»Ich habe keine Feinde und keinen Hass«

Mit dem Tod von Liu Xiaobo ist das politische China ärmer geworden

  • Finn Mayer-Kuckuk, Peking
  • Lesedauer: 5 Min.

Mit Liu Xiaobo ist ein Stück der Hoffnung auf ein freieres China gestorben. Der chinesische Friedensnobelpreisträger war 61 Jahre alt, als er am Donnerstag dem Leberkrebs erlag. Kurz vor seinem Tod hatte Liu noch den Wunsch geäußert, auszureisen. Die chinesische Regierung bestand jedoch darauf, ihn als Straftäter unter Bewachung zu halten.

Liu war der prominenteste und zugleich einer der tapfersten der Regimekritiker, die sich in den vergangenen Jahren gegen den chinesischen Staat gestellt haben. Sein Satz, »Ich habe keine Feinde und keinen Hass«, konnte als politisches Credo gelten. Doch weil er nicht schweigen wollte, hat die Justiz ihn wie einen Schwerverbrecher behandelt. Im Jahr 2009 wurde der Schriftsteller in Peking zu elf Jahren Haft verurteilt. Sein Delikt: Er hatte Artikel geschrieben, in denen er den Einparteienstaat kritisierte.

Liu hinterlässt seine Frau, die Dichterin Liu Xia. Sie hat ebenso tapfer gekämpft wie er selbst. Sie verfasste zwar nicht die politischen Aufsätze, doch hielt sie immer fest zu ihrem Mann. Liu Xia wurde in den langen Jahren seiner Haft zu seiner Sprecherin, stand selbst unter Hausarrest, litt unter Depressionen, musste alles mit durchleiden. Liu Xia ist die zweite Heldin dieser Geschichte.
Sie war eine junge, Dichterin, hatte gerade erstmals einen Band mit Lyrik veröffentlicht, als sie sich in Liu Xiaobo verliebte – und er in sie, die »schönste Frau der Welt«. Das war in den Achtzigerjahren, sie war Mitte 20, er war fünf Jahre älter. Li Xiaobo setzte sich damals schon für Menschenrechte ein. Der damalige Reformkurs der Kommunistischen Partei gab ihm Hoffnung, etwas bewegen zu können. Er träumte von Meinungsfreiheit und einer offenen Diskussion über ein neues China. In langen Gesprächen mit Gleichgesinnten beriet er Wege, die Verhältnisse zu ändern.

Daten:
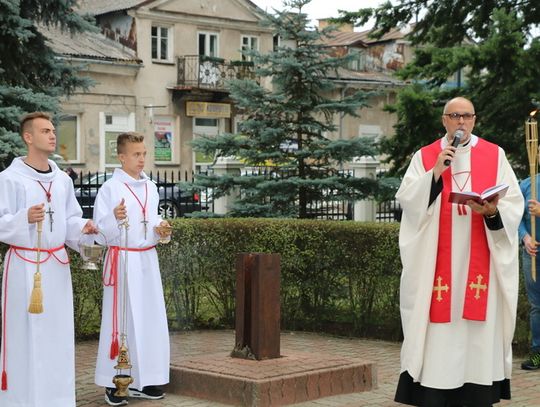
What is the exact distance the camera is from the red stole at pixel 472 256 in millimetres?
7289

Aufgaben:
A. Stimmen diese Aussagen mit dem Text über Liu Xiaobo überein? Beantworte jede mit Ja oder Nein und zitiere die entscheidenden Worte aus dem Text. (i) Liu Xiaobo wurde 2009 zu elf Jahren Haft verurteilt. (ii) Liu Xia schrieb die politischen Aufsätze ihres Mannes mit. (iii) Liu Xiaobo starb mit 65 Jahren.
B. Setze den Text über Liu Xiaobo nach seinem letzten Satz fort.

Lösungen:
A.
(i) Ja – „Im Jahr 2009 wurde der Schriftsteller in Peking zu elf Jahren Haft verurteilt.“
(ii) Nein – „Sie verfasste zwar nicht die politischen Aufsätze“
(iii) Nein – „Der chinesische Friedensnobelpreisträger war 61 Jahre alt“

B.
Dann kam das Jahr 1989. Das Bedürfnis nach politischer Selbstbestimmung war immer weiter gestiegen, die Sowjetunion öffnete sich. Die Studenten gingen in Massen für ihre Rechte auf die Straße. Panzer rollten durch Peking. Die Regierung ließ den Protest zusammenschießen. Junge Erwachsene lagen auf der »Straße des Langen Friedens« in ihrem Blut.

Liu Xiaobo erwies sich als tragischer Held der Stunde. Er gehörte zur älteren Generation, hatte bereits promoviert, arbeitete als Hochschullehrer im Fachbereich Literatur. Er hatte die Demos mitorganisiert und Reden gehalten. Doch als klar wurde, dass die Regierung Gewalt anwenden werde, hatte er den sicheren Abzug von Hunderttausenden Studenten vom Tiananmen-Platz verhandelt. Hinterher landete er für fast zwei Jahre im Gefängnis. Er verlor seine Stelle.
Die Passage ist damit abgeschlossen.